_Fragmento del texto_.
——————
Desde hace días, las duras imágenes de la matanza de Bucha ocupan los medios internacionales. Cuerpos apilados en una fosa común o tirados al borde de la calle. Y mientras el gobierno de Zelenski acusa a Putin de cometer crímenes de guerra, las autoridades rusas niegan responsabilidad en los hechos. Esta misma semana, un vídeo publicado por The New York Times muestra a miembros del ejército ucraniano ejecutando a soldados rusos capturados cerca de Kiev. Fotogramas de una guerra que comenzó el pasado 24 de febrero con la invasión rusa a Ucrania y que hasta ahora ha dejado a su paso miles de muertos y millones de desplazados.
En medio de la guerra, la verdad sobre lo que ocurre en el terreno siempre es evasiva. Las campañas propagandísticas, amplificadas por los medios de comunicación y las redes sociales, juegan un papel clave. El historial reaccionario de Putin, que tiene en su haber masacres masivas contra la población en la guerra de Chechenia, hace más que probable que se repitan este tipo de matanzas de civiles. El lanzamiento de misiles contra una estación ferroviaria en la ciudad de Kramatorsk así lo confirma. Pero lo mismo puede decirse de las fuerzas armadas ucranianas, a las que están integrados grupos neonazis como el batallón Azov.
——————
[Extractos del conjunto de datos]
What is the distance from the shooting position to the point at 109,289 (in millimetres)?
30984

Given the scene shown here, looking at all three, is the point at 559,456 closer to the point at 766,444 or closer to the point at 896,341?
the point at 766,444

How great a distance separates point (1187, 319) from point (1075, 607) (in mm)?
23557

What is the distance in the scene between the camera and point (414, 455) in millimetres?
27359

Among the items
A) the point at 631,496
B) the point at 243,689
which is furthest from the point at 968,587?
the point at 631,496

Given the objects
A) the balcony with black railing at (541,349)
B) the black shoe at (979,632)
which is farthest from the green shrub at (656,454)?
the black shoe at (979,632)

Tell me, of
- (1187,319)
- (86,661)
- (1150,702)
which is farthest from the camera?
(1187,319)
——————
_Tareas del ejercicio_.
a. Copia del texto sobre la guerra en Ucrania el pasaje comprendido entre "Desde hace días, las" y "millones de desplazados.", ambos incluidos.
b. Responde estas preguntas con datos del texto sobre la guerra en Ucrania:
(i) ¿Qué día comenzó la invasión rusa a Ucrania?
(ii) ¿Qué medio publicó el vídeo de miembros del ejército ucraniano ejecutando a soldados rusos?
(iii) ¿En qué ciudad se lanzaron misiles contra una estación ferroviaria?
c. Escribe la continuación del texto sobre la guerra en Ucrania a partir de su última oración.

_Respuestas_.
a.
Desde hace días, las duras imágenes de la matanza de Bucha ocupan los medios internacionales. Cuerpos apilados en una fosa común o tirados al borde de la calle. Y mientras el gobierno de Zelenski acusa a Putin de cometer crímenes de guerra, las autoridades rusas niegan responsabilidad en los hechos. Esta misma semana, un vídeo publicado por The New York Times muestra a miembros del ejército ucraniano ejecutando a soldados rusos capturados cerca de Kiev. Fotogramas de una guerra que comenzó el pasado 24 de febrero con la invasión rusa a Ucrania y que hasta ahora ha dejado a su paso miles de muertos y millones de desplazados.

b.
(i) El 24 de febrero.
(ii) The New York Times.
(iii) En Kramatorsk.

c.
Por su parte, Zelenski y los países de la OTAN han transformado estos hechos en un nuevo casus belli contra Rusia, reforzando las sanciones económicas y el envío de armas. “Crímenes de guerra”, “genocidio”, “barbarie” son palabras que se escuchan en boca de los jefes de Estado de las principales potencias, mientras se presentan como baluartes de la “libertad”. Detrás de esta “defensa de los valores democráticos” se afirma el rearme imperialista. El colmo ha sido la intervención de Zelenski ante el Congreso de los Diputados españoles. El presidente ucraniano comparó la matanza de Bucha con el bombardeo nazi sobre Gernika de 1937 [1] y arrancó el aplauso de pie de todo el progresismo otanista. La ironía es que quienes hoy actúan integrados en la Guardia Nacional ucraniana, los neonazis del batallón Azov, hubieran estado entonces entre los que bombardeaban al pueblo republicano español.
En este contexto, sectores de la izquierda reformista europea, como Pablo Iglesias o Jean-Luc Mélenchon, vienen denunciando la escalada belicista de la OTAN y advierten sobre el peligro de que el conflicto pueda transformarse en una conflagración mundial. Aunque anuncian tormentas, se limitan a hacer llamados a la buena voluntad de las partes para lograr una salida diplomática.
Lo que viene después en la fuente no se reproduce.